Não é necessário se aprofundar muito em cinema pra saber que Cidadão Kane é um dos filmes mais aclamados da história. Dirigido, produzido e estrelado pelo até então novato Orson Welles, a obra foi um divisor de águas na indústria, trazendo uma renovação no modelo clássico de se fazer filmes, e seu roteiro desafiando o público a se aprofundar na complexidade das camadas presentes na trama. Mas, além de Orson Welles, há outro nome muito importante nessa equação: Herman J. Mankiewickz, crítico de teatro e roteirista que contribuiu de forma significativa para o nascimento de Cidadão Kane. A criação do roteiro desse filme gerou uma série de discussões ao longo da história, onde muitas vezes, se questiona a real participação de Welles na escrita do roteiro. Mank, de David Fincher, busca validar os créditos de Mankiewickz no script de Cidadão Kane, ao mesmo tempo em que traz um retrato intimista e evocador da Hollywood clássica da década de 30.
Acompanhamos a ótica de Mankiewickz (Gary Oldman), que após sofrer um acidente de carro, fica recluso em uma residência produzindo o roteiro de Cidadão Kane, contando com uma ajudinha de Alexander (Lily Collins) para realizar a escrita. Nesse meio-tempo, há diversos flashbacks de alguns anos antes desse período, retratando a presença do roteirista na indústria de Hollywood da época, passando por diversos estúdios renomados, confrontando nomes conceituados do meio, e lidando com seu vício em alcoolismo, que ocasionaria sua morte vários anos depois.
David Fincher (Clube da Luta, Se7en, Garota Exemplar) faz um trabalho competente ao transportar o espectador para a atmosfera da Hollywood clássica dos anos 30. Para isso, utiliza de uma estética em preto & branco, áudio em mono, enquadramentos comuns em filme da época, iluminação sobreposta aos personagens, entre outros artifícios técnicos, e até mesmo na trama, com momentos em que atuações remetem ao estilo da época. Há uma homenagem à época, ao mesmo tempo em que não há uma tentativa de emular um filme do período, até porque, se ele tentasse fazer isso, Mank teria sido reprovado por grande parte do público que está acostumado com outra forma rítmica de filme hoje em dia.
O filme conta com um toque um tanto documental, já que a trama foca em diversas burocracias e percalços presentes na produção hollywoodiana da época, assim como o cenário político da época que afetava diretamente a indústria cinematográfica. Há menções não somente ao próprio Cidadão Kane, mas a outros filmes do período, como O Mágico de Oz (1939) e King Kong (1933). A atuação de Gary Oldman no papel principal é efetiva, ao mesmo tempo que demonstra o cansaço e loucura características da personalidade de Mankiewickz. Outros destaques de atuação ficam para Amanda Seyfreid interpretando a atriz Marion Davies e Lily Collins como Alexander, que apesar de aparecer pouco, suas interações com Herman são algumas das melhores cenas do longa.

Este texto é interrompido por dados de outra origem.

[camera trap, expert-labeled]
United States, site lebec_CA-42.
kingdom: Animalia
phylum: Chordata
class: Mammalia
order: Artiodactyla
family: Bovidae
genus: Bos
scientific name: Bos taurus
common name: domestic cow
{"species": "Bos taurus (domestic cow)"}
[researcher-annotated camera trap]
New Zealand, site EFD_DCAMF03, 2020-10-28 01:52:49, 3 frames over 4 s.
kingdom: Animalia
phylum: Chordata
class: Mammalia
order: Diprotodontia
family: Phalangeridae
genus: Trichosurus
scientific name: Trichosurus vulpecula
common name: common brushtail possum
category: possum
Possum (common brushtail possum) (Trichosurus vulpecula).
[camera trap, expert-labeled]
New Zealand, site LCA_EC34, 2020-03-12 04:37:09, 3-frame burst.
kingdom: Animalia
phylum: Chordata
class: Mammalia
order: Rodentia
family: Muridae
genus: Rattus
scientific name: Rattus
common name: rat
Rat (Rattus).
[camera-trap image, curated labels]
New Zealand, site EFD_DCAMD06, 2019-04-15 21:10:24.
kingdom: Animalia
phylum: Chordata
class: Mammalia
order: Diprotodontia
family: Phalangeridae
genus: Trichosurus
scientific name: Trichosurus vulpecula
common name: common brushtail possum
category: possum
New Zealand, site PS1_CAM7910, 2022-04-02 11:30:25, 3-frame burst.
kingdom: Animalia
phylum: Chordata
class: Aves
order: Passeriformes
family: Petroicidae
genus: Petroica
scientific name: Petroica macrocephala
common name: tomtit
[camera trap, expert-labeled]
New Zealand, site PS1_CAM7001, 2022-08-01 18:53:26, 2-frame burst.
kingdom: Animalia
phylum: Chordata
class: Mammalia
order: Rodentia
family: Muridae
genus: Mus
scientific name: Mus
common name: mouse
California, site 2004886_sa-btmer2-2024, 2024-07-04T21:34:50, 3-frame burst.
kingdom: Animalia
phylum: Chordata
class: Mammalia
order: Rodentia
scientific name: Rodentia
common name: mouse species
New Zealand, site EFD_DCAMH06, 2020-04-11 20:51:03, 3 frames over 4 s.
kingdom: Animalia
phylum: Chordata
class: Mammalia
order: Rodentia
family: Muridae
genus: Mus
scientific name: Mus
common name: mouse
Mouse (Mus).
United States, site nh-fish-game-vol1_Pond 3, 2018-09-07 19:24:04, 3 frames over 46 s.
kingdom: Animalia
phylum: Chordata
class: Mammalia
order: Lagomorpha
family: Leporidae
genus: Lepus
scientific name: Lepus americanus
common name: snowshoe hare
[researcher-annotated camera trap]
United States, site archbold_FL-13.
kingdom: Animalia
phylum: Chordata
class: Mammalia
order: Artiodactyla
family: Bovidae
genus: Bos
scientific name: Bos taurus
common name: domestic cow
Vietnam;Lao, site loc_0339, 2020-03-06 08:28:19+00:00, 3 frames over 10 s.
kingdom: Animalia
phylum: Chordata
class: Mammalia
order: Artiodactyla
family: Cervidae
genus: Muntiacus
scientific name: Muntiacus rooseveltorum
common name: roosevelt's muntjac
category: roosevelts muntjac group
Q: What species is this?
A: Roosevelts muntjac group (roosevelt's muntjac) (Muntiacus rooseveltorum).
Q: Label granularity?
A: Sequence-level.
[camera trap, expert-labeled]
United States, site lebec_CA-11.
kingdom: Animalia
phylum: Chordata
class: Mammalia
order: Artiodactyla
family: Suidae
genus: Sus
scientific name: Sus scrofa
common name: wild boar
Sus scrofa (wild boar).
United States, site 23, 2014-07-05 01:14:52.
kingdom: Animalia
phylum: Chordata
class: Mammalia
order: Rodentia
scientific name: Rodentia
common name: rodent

Um grande defeito de Mank se encontra na falta de conexão emocional do público com os personagens. O excesso de momentos burocráticos levam a uma monotonia que gera diversas impressões de que podem se estender por muito tempo, mas a mudança de temporalidade renova a cadência rítmica do filme. Então, o longa em diversas vezes fica nessa balança que diminui um pouco sua qualidade. O foco principal aqui é demonstrar que os bastidores para a concepção da história de Cidadão Kane foram bastante conturbados, mesmo que isso demonstre uma certa parcialidade de David Fincher ao dar enfoque a um lado da história. Esse é um debate que ainda tem muito ao que ser acrescentado, mas apesar de tudo, o filme tem um lado muito positivo em fazer uma certa homenagem a um dos períodos mais recordados do cinema, e de suma importância para o que temos hoje na indústria.
Mank demonstra ser a dramaticidade de uma história que provavelmente nunca saberemos com clareza a verdade, também pecando em envolver a quem assiste com uma falta de apego aos personagens. Ainda sim, é uma ótima pedida para quem está interessado em conhecer mais sobre um dos períodos mais recordados e importantes da história do cinema.